• [Document passage]
* * * *

For Conclusions click here

It should be noted that the cons are all Rembrandt scholars who have a great deal to lose by accepting the new facts: loss of face, loss of expertise, of status for their profession and perhaps of their livelihood, because I estimate their “expertise” as worse than useless – if not positively harmful.

In my long experiences of talking about Rembrandt; I did once find another uncommitted contra: a very elderly uncle, a good amateur painter and a lover of Rembrandt who said he would prefer to go on thinking of Rembrandt with a vivid imagination. I can sympathise with that point of view but for those like him who would also prefer Rembrandt that way, I would ask you to consider the terrible consequences as outlined in this website.

Pros

  1. Benedict Nicholson (editor of The Burlington Magazine) on accepting my article “I find the evidence you have accumulated of the greatest possible interest, and so I am sure will Rembrandt scholars, who must now get down to revising the corpus of drawings!”
  2. About my exhibition at Imperial College Prof. Bryan Cole wrote (in Icon, the magazine of the college) “Not only do these reconstructions (many of which compel assent) cast doubt on received wisdom as far as the dates are concerned: they also imply that a view of Rembrandt's imagination's construction as depending only on the inner eye becomes very difficult to sustain. I find myself totally convinced by Mr. Konstam's arguments here. His feeling for the materials of the artist's work is very strong and it would be a pity for scholarship not to profit from his imaginative researches.”
  3. Max Wykes-Joyce, (The International Herald Tribune) "certainly the exhibition is a seminal one that should not be lightly dismissed.” Nigel Hawkes (The Observer, 23rd Nov. 1975) head-lined his long illustrated article “The Rembrandt Revelation”
  4. Those were press comments, I also received Letters of Appreciation of the exhibition from Dr. M. Kauffman (of the Victoria and Albert Museum) “You certainly make a pretty convincing case for the Rembrandts”
  5. Prof M.Podroe (prof of Art History) “I am a great admirer of your whole project... your evidence is of immense importance and critical finesse”. (Many years later he entirely reneged on this admiration and wrote a new article for "Modern Painters" where he became one of the editors after Peter Fuller's death, in a car crash. Peter Fuller himself asked me to enlarge the article for one of Rembrandt's anniversaries, which I did.. It would have been my first real exposure to the interested elite, I attached great importance to the opportunity which never took place.) 
  6. After one of my lectures at the Slade Prof. Sir Lawrence Gowing wrote “your division between objective and imaginative seems to me artistically and psychologically much more comprehensible and satisfactory than anything before”

* * * *

• [Given information]
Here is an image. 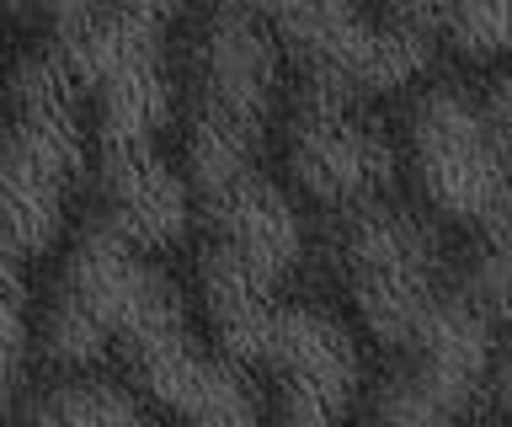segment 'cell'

* * * *

Copy out, word for word, the stretch of the Rembrandt passage from "5. Prof M.Podroe" through "never took place.)".

• [The output]
5. Prof M.Podroe (prof of Art History) “I am a great admirer of your whole project... your evidence is of immense importance and critical finesse”. (Many years later he entirely reneged on this admiration and wrote a new article for "Modern Painters" where he became one of the editors after Peter Fuller's death, in a car crash. Peter Fuller himself asked me to enlarge the article for one of Rembrandt's anniversaries, which I did.. It would have been my first real exposure to the interested elite, I attached great importance to the opportunity which never took place.)